▶ _Problem to work on_
Copy the records from their first line through the line containing "source: automated SDO event catalogue", swapping "automated" for "manual" and leaving everything else unchanged. Give only those lines.

▶ _Material to process_
>>>>
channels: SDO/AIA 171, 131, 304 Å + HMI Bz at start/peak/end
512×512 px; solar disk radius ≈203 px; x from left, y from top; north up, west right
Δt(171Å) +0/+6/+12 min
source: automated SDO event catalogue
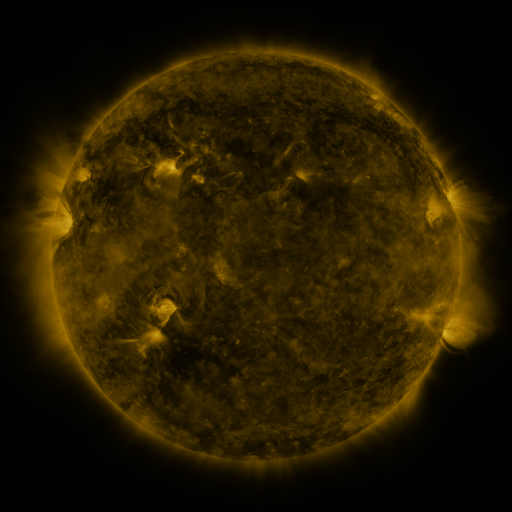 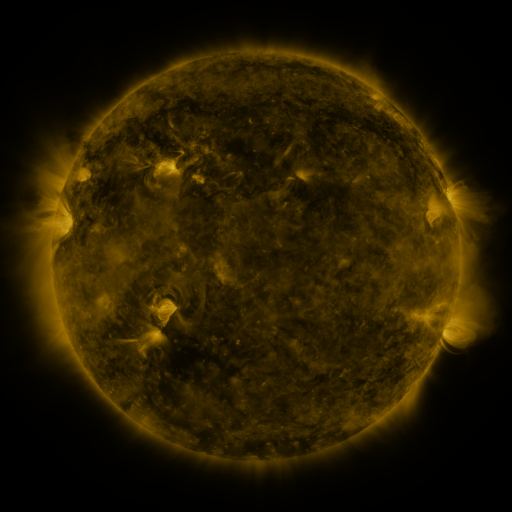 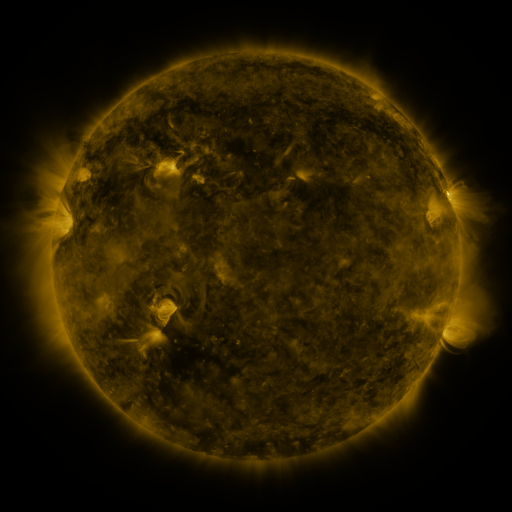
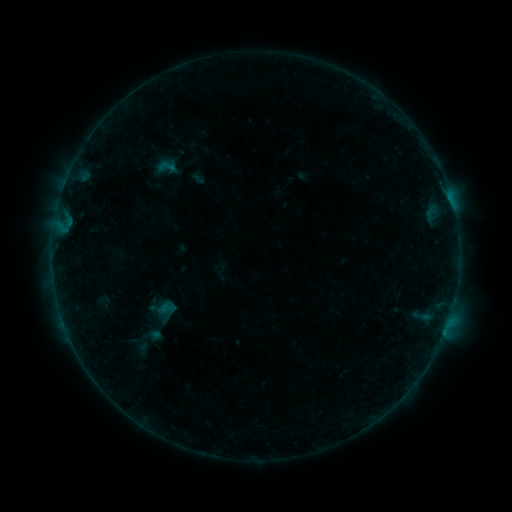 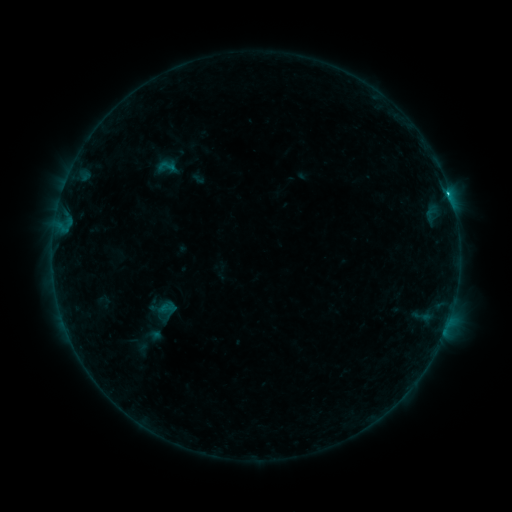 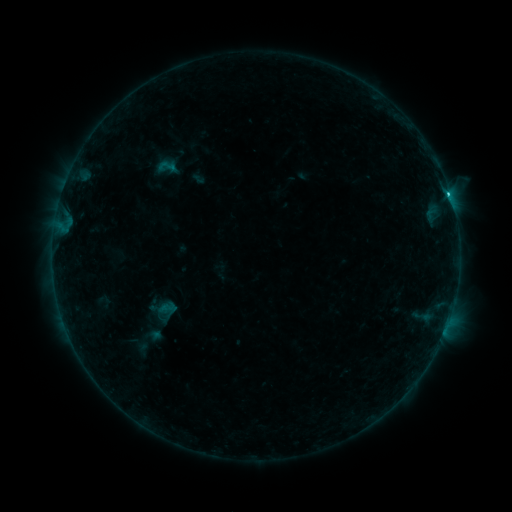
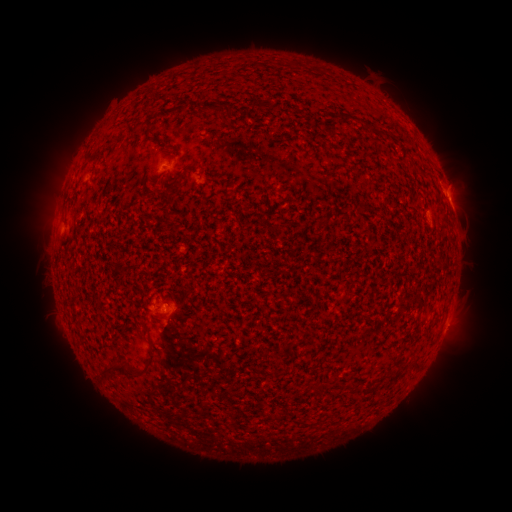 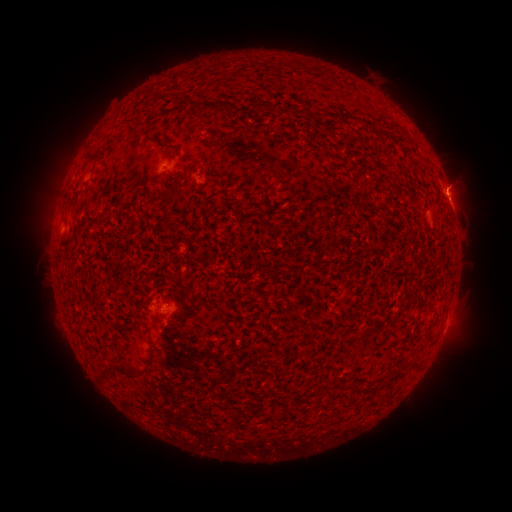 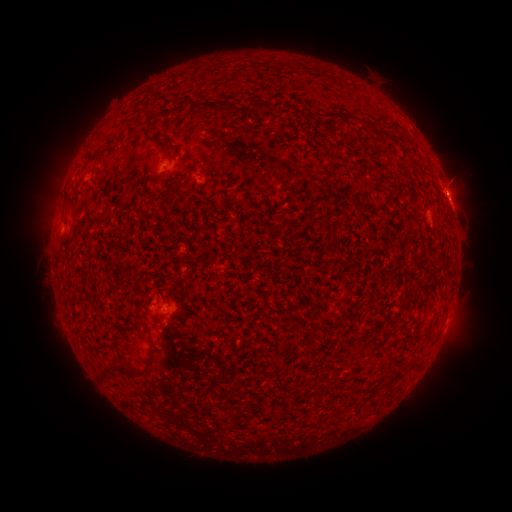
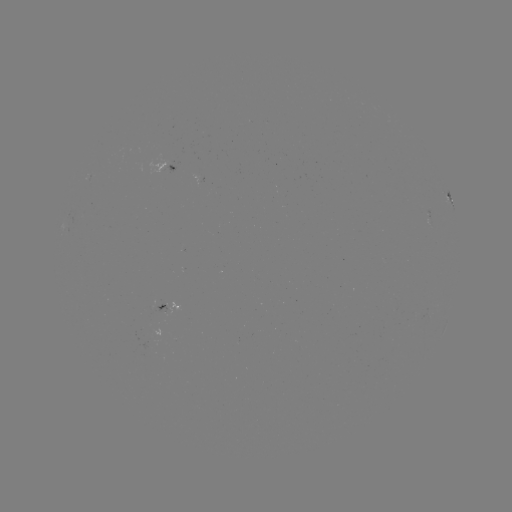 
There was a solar flare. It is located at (448, 193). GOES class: B8.6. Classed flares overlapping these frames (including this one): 1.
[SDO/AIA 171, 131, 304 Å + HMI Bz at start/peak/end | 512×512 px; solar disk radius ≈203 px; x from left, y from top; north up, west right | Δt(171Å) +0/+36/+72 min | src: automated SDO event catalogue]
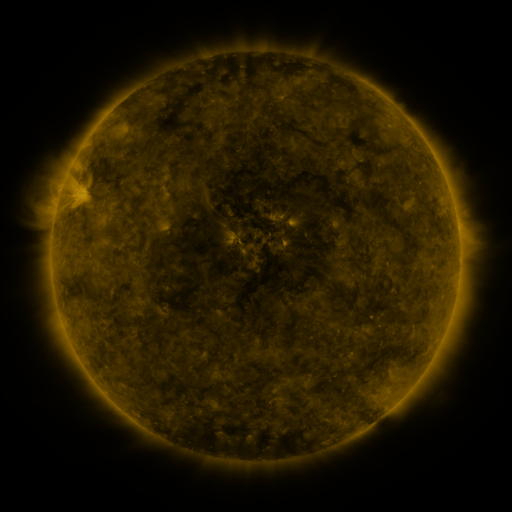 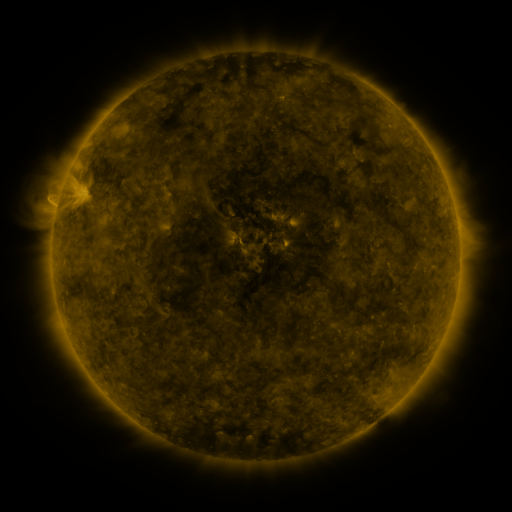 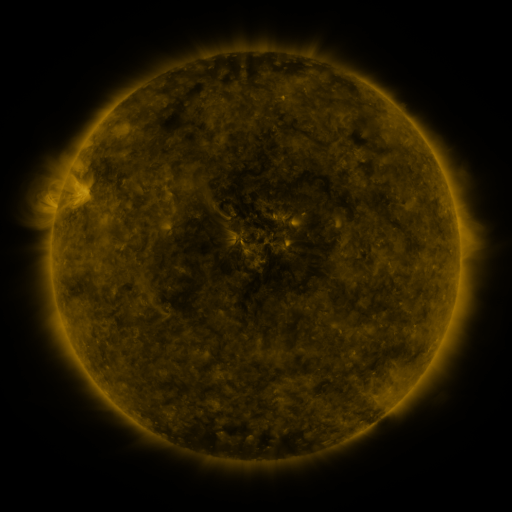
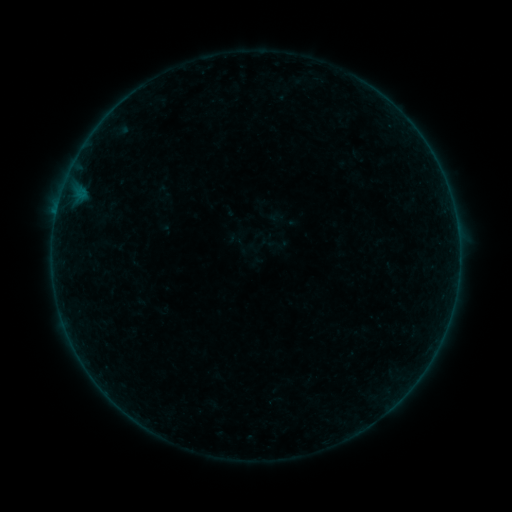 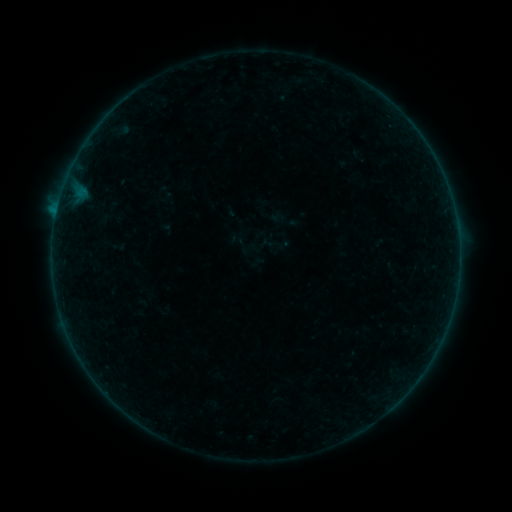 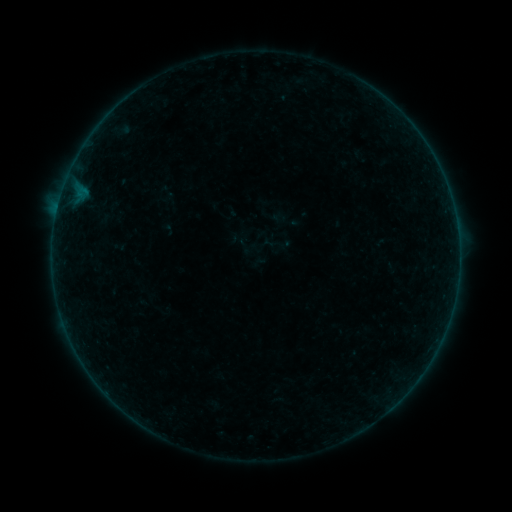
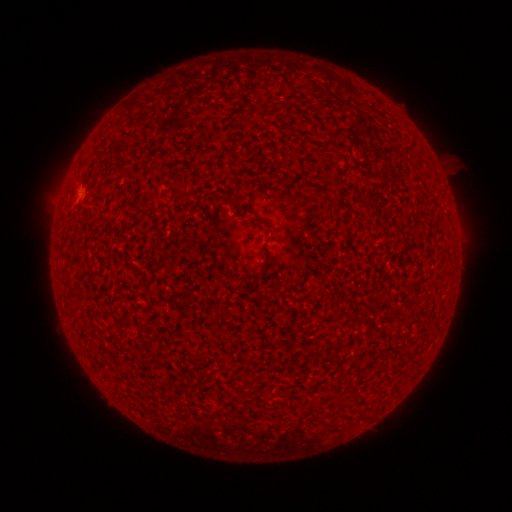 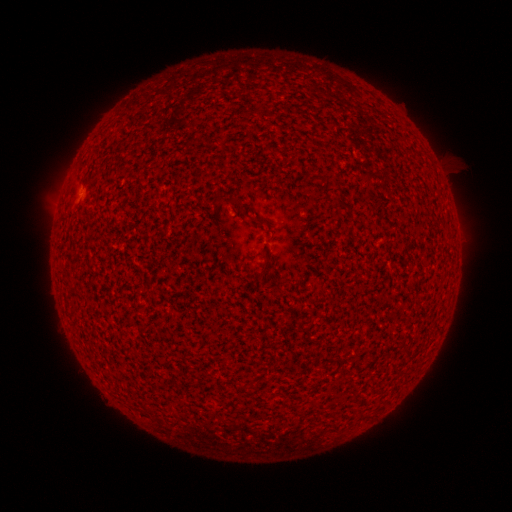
<<<<
▶ _Exercise answer_
channels: SDO/AIA 171, 131, 304 Å + HMI Bz at start/peak/end
512×512 px; solar disk radius ≈203 px; x from left, y from top; north up, west right
Δt(171Å) +0/+6/+12 min
source: manual SDO event catalogue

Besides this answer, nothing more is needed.